SANT'ANNA, Affonso Romano de - A cegueira e o saber
O PIOR CEGO É O QUE NÃO QUER SABER ?
Affonso Romano de Sant’Anna mostra em amplo painel, sua visão crítica e lúcida da cultura contemporânea
Sergio Amaral Silva (*)
O poeta e ensaísta mineiro Affonso Romano de Sant’Anna tem mais de 70 livros publicados. Lançado em 2008, o volume A cegueira e o saber reúne ensaios, ou crônicas culturais, como o autor prefere chamá-los. Publicados originalmente em jornais nos sete anos anteriores, os textos tratam de cultura, arte, literatura e o mercado editorial. O título do volume foi inspirado pela hiper-visualidade de nosso tempo, em que algumas pessoas parecem cegas frente ao excesso de informações. Para Affonso, essa super-estimulação provoca uma dificuldade de ver e compreender a realidade que nos cerca. “Temos que aprender a desver, para rever, para que o ato de olhar para dentro possa significar algo”, diz o escritor.
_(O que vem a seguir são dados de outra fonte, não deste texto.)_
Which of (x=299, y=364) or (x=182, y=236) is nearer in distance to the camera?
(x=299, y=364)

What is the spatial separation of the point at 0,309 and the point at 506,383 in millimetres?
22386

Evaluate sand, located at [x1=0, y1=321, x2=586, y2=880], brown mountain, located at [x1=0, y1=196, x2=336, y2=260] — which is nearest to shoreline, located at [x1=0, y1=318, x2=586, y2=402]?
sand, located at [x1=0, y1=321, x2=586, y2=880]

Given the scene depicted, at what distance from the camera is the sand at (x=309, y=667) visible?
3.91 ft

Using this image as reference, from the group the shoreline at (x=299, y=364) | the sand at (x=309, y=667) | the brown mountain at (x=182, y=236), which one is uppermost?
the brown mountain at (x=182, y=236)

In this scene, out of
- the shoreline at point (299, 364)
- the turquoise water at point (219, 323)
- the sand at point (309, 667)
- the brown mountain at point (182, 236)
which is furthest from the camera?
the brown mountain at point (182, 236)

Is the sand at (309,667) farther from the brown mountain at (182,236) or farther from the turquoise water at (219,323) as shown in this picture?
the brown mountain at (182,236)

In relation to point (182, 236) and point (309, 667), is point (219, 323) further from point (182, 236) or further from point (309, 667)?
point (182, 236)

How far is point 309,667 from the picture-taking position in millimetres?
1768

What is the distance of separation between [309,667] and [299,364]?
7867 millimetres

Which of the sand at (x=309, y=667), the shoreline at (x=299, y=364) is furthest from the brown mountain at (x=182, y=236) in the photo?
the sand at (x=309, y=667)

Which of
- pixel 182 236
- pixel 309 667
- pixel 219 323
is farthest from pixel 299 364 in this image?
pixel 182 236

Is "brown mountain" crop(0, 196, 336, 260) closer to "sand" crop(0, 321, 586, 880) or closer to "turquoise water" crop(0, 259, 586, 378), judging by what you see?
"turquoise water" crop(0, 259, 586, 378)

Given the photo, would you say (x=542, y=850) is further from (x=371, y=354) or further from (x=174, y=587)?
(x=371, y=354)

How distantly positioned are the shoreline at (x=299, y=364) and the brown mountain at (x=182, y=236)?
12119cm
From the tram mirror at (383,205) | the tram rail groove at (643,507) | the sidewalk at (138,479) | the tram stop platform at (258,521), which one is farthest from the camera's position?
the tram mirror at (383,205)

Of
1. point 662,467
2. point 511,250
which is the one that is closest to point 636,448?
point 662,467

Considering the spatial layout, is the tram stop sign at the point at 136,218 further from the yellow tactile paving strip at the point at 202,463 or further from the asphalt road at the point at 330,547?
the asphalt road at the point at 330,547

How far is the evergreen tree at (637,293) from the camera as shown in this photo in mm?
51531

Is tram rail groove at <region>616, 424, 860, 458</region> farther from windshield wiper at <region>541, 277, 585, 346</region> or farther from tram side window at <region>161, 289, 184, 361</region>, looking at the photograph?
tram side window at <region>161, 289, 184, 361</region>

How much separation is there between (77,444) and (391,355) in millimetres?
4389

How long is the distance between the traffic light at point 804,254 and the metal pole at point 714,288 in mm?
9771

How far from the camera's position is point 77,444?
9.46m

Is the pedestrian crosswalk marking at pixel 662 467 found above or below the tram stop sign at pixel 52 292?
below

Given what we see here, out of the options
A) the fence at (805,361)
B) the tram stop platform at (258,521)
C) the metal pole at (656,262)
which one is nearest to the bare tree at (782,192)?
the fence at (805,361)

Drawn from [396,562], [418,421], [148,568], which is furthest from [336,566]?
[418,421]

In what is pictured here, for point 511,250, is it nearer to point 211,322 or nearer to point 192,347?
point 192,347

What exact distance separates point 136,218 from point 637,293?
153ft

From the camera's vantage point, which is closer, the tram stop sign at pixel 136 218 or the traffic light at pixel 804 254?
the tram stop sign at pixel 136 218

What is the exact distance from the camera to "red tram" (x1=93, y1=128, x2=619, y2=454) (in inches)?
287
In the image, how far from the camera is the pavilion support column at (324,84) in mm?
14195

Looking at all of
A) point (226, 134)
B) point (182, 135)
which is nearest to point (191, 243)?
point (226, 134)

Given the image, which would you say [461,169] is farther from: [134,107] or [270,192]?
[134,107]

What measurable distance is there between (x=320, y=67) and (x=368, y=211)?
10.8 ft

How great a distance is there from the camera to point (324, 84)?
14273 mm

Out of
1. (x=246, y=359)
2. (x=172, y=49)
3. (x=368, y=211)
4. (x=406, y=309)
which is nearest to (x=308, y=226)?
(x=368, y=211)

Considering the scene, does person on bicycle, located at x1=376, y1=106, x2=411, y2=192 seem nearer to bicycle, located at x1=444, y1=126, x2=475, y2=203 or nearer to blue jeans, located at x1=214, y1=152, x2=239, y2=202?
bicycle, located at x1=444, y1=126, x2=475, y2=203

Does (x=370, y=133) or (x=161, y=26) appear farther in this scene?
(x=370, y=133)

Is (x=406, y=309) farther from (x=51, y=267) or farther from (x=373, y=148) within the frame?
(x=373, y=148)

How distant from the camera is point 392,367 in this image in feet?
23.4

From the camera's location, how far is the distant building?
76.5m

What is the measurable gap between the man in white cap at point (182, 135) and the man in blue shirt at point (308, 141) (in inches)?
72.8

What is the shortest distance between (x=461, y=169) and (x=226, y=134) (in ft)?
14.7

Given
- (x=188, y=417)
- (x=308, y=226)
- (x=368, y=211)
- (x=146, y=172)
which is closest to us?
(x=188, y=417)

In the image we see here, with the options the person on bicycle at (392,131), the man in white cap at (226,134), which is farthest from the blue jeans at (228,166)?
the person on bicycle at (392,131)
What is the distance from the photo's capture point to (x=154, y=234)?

Para exemplificar o que chama de ilusionismo do olhar, Affonso cita textos de autores como H.G. Wells ou Andersen, este na célebre história A roupa nova do imperador. E propõe que a necessária distinção entre a cegueira e o saber seja feita por instrumentos de percepção como a linguagem. Quando Affonso Romano trata de linguagem, a referência à poesia - para ele “uma fatalidade do espírito humano” - é inevitável. Fiel a sua vocação e compromisso com a palavra, ele lembra que as pessoas têm necessidade de se exprimir por metáforas. E cita o escritor Milan Kundera, que diz que a função do poeta é derrubar os muros para ver o que há atrás. Um desses muros contra os quais o poeta investe em seus ensaios é a banalização da cultura, que prejudica a decantação exigida pela poesia.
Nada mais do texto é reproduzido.